Exercise requirements: Repeat the data that follows, keeping every character intact.

Records:
▬▬▬▬▬▬▬▬▬▬
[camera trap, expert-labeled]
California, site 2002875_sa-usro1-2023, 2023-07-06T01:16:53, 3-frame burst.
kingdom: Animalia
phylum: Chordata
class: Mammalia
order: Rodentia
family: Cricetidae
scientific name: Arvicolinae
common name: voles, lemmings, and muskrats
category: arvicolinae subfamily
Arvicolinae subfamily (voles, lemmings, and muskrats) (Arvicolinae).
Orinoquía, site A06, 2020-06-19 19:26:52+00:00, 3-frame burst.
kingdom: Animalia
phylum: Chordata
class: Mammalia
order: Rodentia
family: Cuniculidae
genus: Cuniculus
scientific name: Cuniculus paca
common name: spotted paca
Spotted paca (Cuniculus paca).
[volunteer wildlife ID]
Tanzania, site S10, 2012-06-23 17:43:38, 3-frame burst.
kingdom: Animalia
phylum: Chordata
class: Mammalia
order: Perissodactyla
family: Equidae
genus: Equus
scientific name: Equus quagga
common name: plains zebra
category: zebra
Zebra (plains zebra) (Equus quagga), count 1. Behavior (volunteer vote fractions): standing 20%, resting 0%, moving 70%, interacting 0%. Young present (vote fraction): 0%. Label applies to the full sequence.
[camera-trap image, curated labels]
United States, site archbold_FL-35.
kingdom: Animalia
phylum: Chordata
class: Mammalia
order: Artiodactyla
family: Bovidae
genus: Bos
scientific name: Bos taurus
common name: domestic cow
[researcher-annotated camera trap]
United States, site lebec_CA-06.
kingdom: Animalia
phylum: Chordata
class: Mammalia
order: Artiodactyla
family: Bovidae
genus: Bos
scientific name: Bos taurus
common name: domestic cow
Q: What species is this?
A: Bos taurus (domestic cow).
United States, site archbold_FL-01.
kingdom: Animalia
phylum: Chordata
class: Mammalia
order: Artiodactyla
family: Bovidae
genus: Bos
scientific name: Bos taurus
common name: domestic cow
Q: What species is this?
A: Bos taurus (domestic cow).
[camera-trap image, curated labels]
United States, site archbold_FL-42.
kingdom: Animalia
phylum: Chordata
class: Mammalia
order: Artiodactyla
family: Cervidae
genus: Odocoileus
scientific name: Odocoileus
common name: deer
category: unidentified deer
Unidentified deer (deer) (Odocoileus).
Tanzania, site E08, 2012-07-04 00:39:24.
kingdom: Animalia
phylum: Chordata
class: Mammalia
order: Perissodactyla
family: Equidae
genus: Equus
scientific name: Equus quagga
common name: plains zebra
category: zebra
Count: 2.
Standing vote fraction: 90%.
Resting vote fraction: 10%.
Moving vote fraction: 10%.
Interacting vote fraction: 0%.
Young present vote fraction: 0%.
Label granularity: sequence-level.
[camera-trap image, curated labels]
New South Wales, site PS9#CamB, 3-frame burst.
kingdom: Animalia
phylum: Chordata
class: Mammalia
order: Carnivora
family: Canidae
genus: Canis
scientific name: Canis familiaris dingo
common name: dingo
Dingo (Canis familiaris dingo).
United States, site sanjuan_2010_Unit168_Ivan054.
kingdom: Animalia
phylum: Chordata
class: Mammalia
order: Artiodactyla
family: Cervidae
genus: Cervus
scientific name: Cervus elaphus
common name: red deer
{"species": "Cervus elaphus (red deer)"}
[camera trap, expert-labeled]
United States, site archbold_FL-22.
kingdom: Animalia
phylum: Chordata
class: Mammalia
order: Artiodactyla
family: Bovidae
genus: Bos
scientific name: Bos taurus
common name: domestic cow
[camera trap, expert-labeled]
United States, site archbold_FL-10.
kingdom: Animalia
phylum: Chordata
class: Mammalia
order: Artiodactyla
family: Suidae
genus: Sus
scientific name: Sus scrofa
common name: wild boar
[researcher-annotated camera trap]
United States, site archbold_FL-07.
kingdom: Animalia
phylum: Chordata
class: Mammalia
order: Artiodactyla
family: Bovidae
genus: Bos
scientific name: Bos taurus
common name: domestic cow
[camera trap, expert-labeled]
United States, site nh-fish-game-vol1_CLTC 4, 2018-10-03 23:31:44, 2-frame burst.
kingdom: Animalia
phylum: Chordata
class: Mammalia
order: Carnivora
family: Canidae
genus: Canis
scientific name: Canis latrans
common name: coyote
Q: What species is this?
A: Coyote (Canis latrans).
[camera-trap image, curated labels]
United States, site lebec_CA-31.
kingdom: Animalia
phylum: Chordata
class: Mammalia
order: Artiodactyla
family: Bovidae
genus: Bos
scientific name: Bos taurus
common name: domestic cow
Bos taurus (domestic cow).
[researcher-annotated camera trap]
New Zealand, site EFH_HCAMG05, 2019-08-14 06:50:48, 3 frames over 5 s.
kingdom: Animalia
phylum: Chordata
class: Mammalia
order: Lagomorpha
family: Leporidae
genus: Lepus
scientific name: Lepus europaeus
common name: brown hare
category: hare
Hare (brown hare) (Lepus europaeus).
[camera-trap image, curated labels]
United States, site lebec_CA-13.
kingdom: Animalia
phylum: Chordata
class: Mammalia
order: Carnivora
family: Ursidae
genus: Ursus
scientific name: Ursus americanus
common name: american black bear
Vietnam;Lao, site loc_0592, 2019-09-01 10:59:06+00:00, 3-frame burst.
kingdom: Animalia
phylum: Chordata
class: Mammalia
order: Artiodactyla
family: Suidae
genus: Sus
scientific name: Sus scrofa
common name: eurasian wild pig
▬▬▬▬▬▬▬▬▬▬
Expected output:
[camera trap, expert-labeled]
California, site 2002875_sa-usro1-2023, 2023-07-06T01:16:53, 3-frame burst.
kingdom: Animalia
phylum: Chordata
class: Mammalia
order: Rodentia
family: Cricetidae
scientific name: Arvicolinae
common name: voles, lemmings, and muskrats
category: arvicolinae subfamily
Arvicolinae subfamily (voles, lemmings, and muskrats) (Arvicolinae).
Orinoquía, site A06, 2020-06-19 19:26:52+00:00, 3-frame burst.
kingdom: Animalia
phylum: Chordata
class: Mammalia
order: Rodentia
family: Cuniculidae
genus: Cuniculus
scientific name: Cuniculus paca
common name: spotted paca
Spotted paca (Cuniculus paca).
[volunteer wildlife ID]
Tanzania, site S10, 2012-06-23 17:43:38, 3-frame burst.
kingdom: Animalia
phylum: Chordata
class: Mammalia
order: Perissodactyla
family: Equidae
genus: Equus
scientific name: Equus quagga
common name: plains zebra
category: zebra
Zebra (plains zebra) (Equus quagga), count 1. Behavior (volunteer vote fractions): standing 20%, resting 0%, moving 70%, interacting 0%. Young present (vote fraction): 0%. Label applies to the full sequence.
[camera-trap image, curated labels]
United States, site archbold_FL-35.
kingdom: Animalia
phylum: Chordata
class: Mammalia
order: Artiodactyla
family: Bovidae
genus: Bos
scientific name: Bos taurus
common name: domestic cow
[researcher-annotated camera trap]
United States, site lebec_CA-06.
kingdom: Animalia
phylum: Chordata
class: Mammalia
order: Artiodactyla
family: Bovidae
genus: Bos
scientific name: Bos taurus
common name: domestic cow
Q: What species is this?
A: Bos taurus (domestic cow).
United States, site archbold_FL-01.
kingdom: Animalia
phylum: Chordata
class: Mammalia
order: Artiodactyla
family: Bovidae
genus: Bos
scientific name: Bos taurus
common name: domestic cow
Q: What species is this?
A: Bos taurus (domestic cow).
[camera-trap image, curated labels]
United States, site archbold_FL-42.
kingdom: Animalia
phylum: Chordata
class: Mammalia
order: Artiodactyla
family: Cervidae
genus: Odocoileus
scientific name: Odocoileus
common name: deer
category: unidentified deer
Unidentified deer (deer) (Odocoileus).
Tanzania, site E08, 2012-07-04 00:39:24.
kingdom: Animalia
phylum: Chordata
class: Mammalia
order: Perissodactyla
family: Equidae
genus: Equus
scientific name: Equus quagga
common name: plains zebra
category: zebra
Count: 2.
Standing vote fraction: 90%.
Resting vote fraction: 10%.
Moving vote fraction: 10%.
Interacting vote fraction: 0%.
Young present vote fraction: 0%.
Label granularity: sequence-level.
[camera-trap image, curated labels]
New South Wales, site PS9#CamB, 3-frame burst.
kingdom: Animalia
phylum: Chordata
class: Mammalia
order: Carnivora
family: Canidae
genus: Canis
scientific name: Canis familiaris dingo
common name: dingo
Dingo (Canis familiaris dingo).
United States, site sanjuan_2010_Unit168_Ivan054.
kingdom: Animalia
phylum: Chordata
class: Mammalia
order: Artiodactyla
family: Cervidae
genus: Cervus
scientific name: Cervus elaphus
common name: red deer
{"species": "Cervus elaphus (red deer)"}
[camera trap, expert-labeled]
United States, site archbold_FL-22.
kingdom: Animalia
phylum: Chordata
class: Mammalia
order: Artiodactyla
family: Bovidae
genus: Bos
scientific name: Bos taurus
common name: domestic cow
[camera trap, expert-labeled]
United States, site archbold_FL-10.
kingdom: Animalia
phylum: Chordata
class: Mammalia
order: Artiodactyla
family: Suidae
genus: Sus
scientific name: Sus scrofa
common name: wild boar
[researcher-annotated camera trap]
United States, site archbold_FL-07.
kingdom: Animalia
phylum: Chordata
class: Mammalia
order: Artiodactyla
family: Bovidae
genus: Bos
scientific name: Bos taurus
common name: domestic cow
[camera trap, expert-labeled]
United States, site nh-fish-game-vol1_CLTC 4, 2018-10-03 23:31:44, 2-frame burst.
kingdom: Animalia
phylum: Chordata
class: Mammalia
order: Carnivora
family: Canidae
genus: Canis
scientific name: Canis latrans
common name: coyote
Q: What species is this?
A: Coyote (Canis latrans).
[camera-trap image, curated labels]
United States, site lebec_CA-31.
kingdom: Animalia
phylum: Chordata
class: Mammalia
order: Artiodactyla
family: Bovidae
genus: Bos
scientific name: Bos taurus
common name: domestic cow
Bos taurus (domestic cow).
[researcher-annotated camera trap]
New Zealand, site EFH_HCAMG05, 2019-08-14 06:50:48, 3 frames over 5 s.
kingdom: Animalia
phylum: Chordata
class: Mammalia
order: Lagomorpha
family: Leporidae
genus: Lepus
scientific name: Lepus europaeus
common name: brown hare
category: hare
Hare (brown hare) (Lepus europaeus).
[camera-trap image, curated labels]
United States, site lebec_CA-13.
kingdom: Animalia
phylum: Chordata
class: Mammalia
order: Carnivora
family: Ursidae
genus: Ursus
scientific name: Ursus americanus
common name: american black bear
Vietnam;Lao, site loc_0592, 2019-09-01 10:59:06+00:00, 3-frame burst.
kingdom: Animalia
phylum: Chordata
class: Mammalia
order: Artiodactyla
family: Suidae
genus: Sus
scientific name: Sus scrofa
common name: eurasian wild pig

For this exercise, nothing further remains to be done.